Once we go through all these items and their details, we can move to the first floor of the palace, which has the same type of floor and ceiling as the ground floor. But the first floor differs from the ground floor in the type of windows. The windows here are bigger and are glass panelled to allow maximum light to enter the beautiful structure. Also, it ensures air circulation and the availability of fresh air inside the palace throughout the day. The items which are housed there are also different from those on the ground floor. The floor is entirely dedicated to the murals and is now a mural art museum and study centre.
This is the only Mural Art Museum under the department. In 2005 the archaeological museum which was there in the Kollamkode Palace was shifted to the Shakthan Thampuran Palace and Kollamkode House became a place dedicated mainly for mural arts. The then government also shifted to this palace the Mural Art Centre under the department. Here the murals exhibited are those which decorated the walls of not just Kerala temples and palaces but also those on church walls and caves like Ajanta.

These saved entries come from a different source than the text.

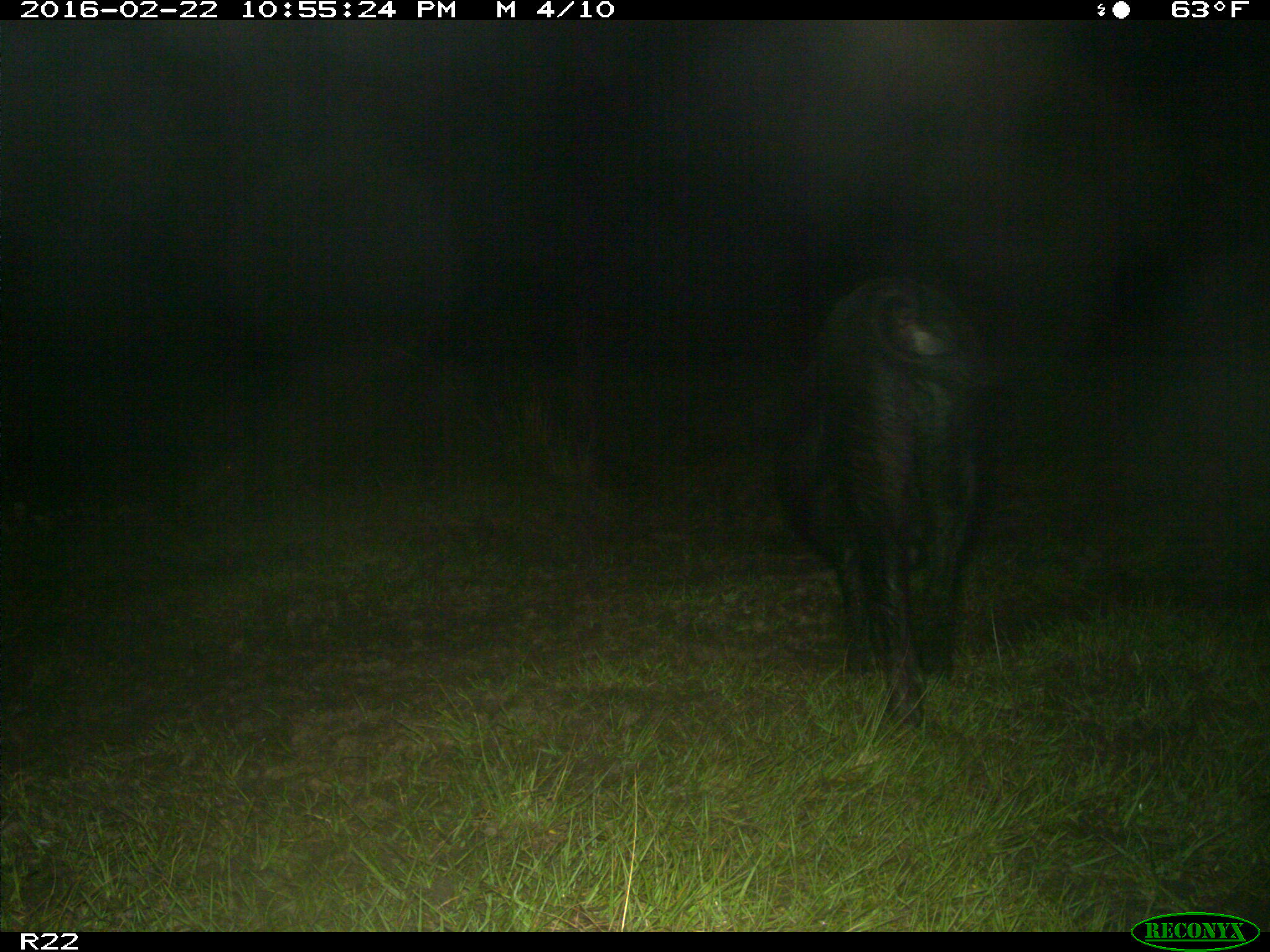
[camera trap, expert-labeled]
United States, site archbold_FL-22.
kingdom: Animalia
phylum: Chordata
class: Mammalia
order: Artiodactyla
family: Suidae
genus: Sus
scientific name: Sus scrofa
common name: wild boar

The themes of these drawings vary from Ramayana and Mahabharata to Catholic and Buddhist stories. The source of these pictures also varies from Ajanta caves in Maharashtra to Mattancherry Palace. Some of the notable examples of these murals are the indirect depiction of Lord Krishna lifting Govardhana hill, Lord Ram and Sita in hermitage of Panchavadi with Laxmana, three Magi from the east arriving at the news of divine birth, depiction of aquatic animals, the family deity of Thripunithura Kovilakam- The Santhana Gopalakrishnan on Anandasana and Padma Pani Bodhisattva.
This floor has also a room dedicated to Vasudeva Raja. The room has photographs of Vasudeva Raja and mirror paintings of Vasudeva Raja and Lady Vasudeva Raja. It also has the Royal Coat, Methiyadi and Turban of Vasudeva Raja. These are items which were handed over to the government by the Royal family.
As a part of creating awareness among the masses and also to popularize the rich Kerala culture, the museum authority now comes up with plans to take the museum en masse to the general public. They now allow photo shoot and even videos outside the palace, in the beautifully managed gardens. Though the aim of popularizing the ancient culture and rich past has not been fully achieved yet, people are now interested to come here and feel the tradition of the glorious past. They take the beauty of this alluring palace and its premises to the outside world through photos and videos.